Today, stepwells – whether abandoned or in use – can be found scattered across India, with the highest concentration in the north of the country, often far from the mainstream tourist trail. Here’s our pick of seven of the most spectacular, with details on how to visit them yourself.

1. Chand Baori, Abhaneri, Rajasthan

Perhaps the most striking of all India’s stepwells, Chand Baori has featured as the setting for a string of Bollywood song and dance numbers. Some 3500 steps topple down the sides of the enormous central tank, arranged in an intricate criss-cross pattern that recalls the facets of a cut diamond – albeit one that’s 13-storeys deep and 35m across from side to side.
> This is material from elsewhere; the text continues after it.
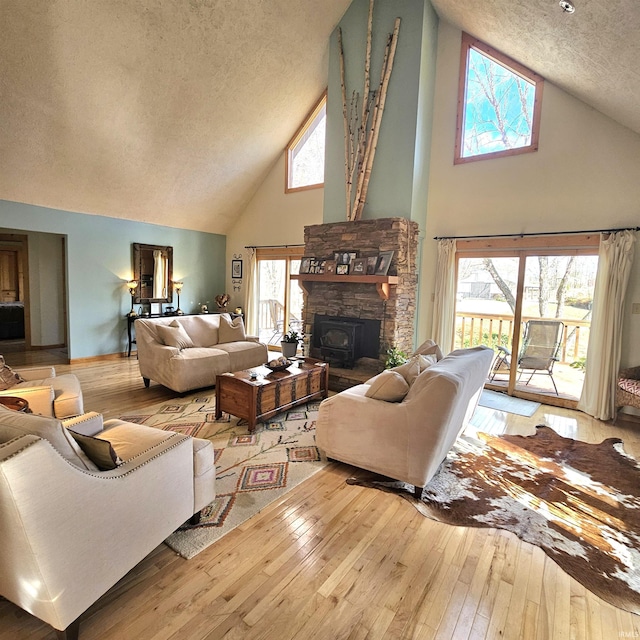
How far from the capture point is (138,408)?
13.5ft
There’s a hint of M C Escher about the latticework of interlinked stairways, giving the baori a sense of impossible geometry. The lower tiers were constructed by the Hindu king Raja Chanda in the 9th century, but the Mughals embellished the upper levels with pavilions and arcades in the 18th century, making the monument look more Islamic than Hindu. If it looks a little familiar, the stepwell had a cameo in the 2012 Batman flick The Dark Knight Rises.

Getting there: Reaching Abhaneri by public transport involves a 95km bus, shared-taxi and minibus ride from Jaipur, with changes at Sikandra and Gular; it’s easier to charter a taxi in Jaipur for a day trip. For accommodation, Jaipur’s pocket-friendly Hotel Pearl Palace is a long-standing traveller favourite, while visitors with bottomless budgets favour the Taj Hotels-run Rambagh Palace – former pad of Maharaja Man Singh II.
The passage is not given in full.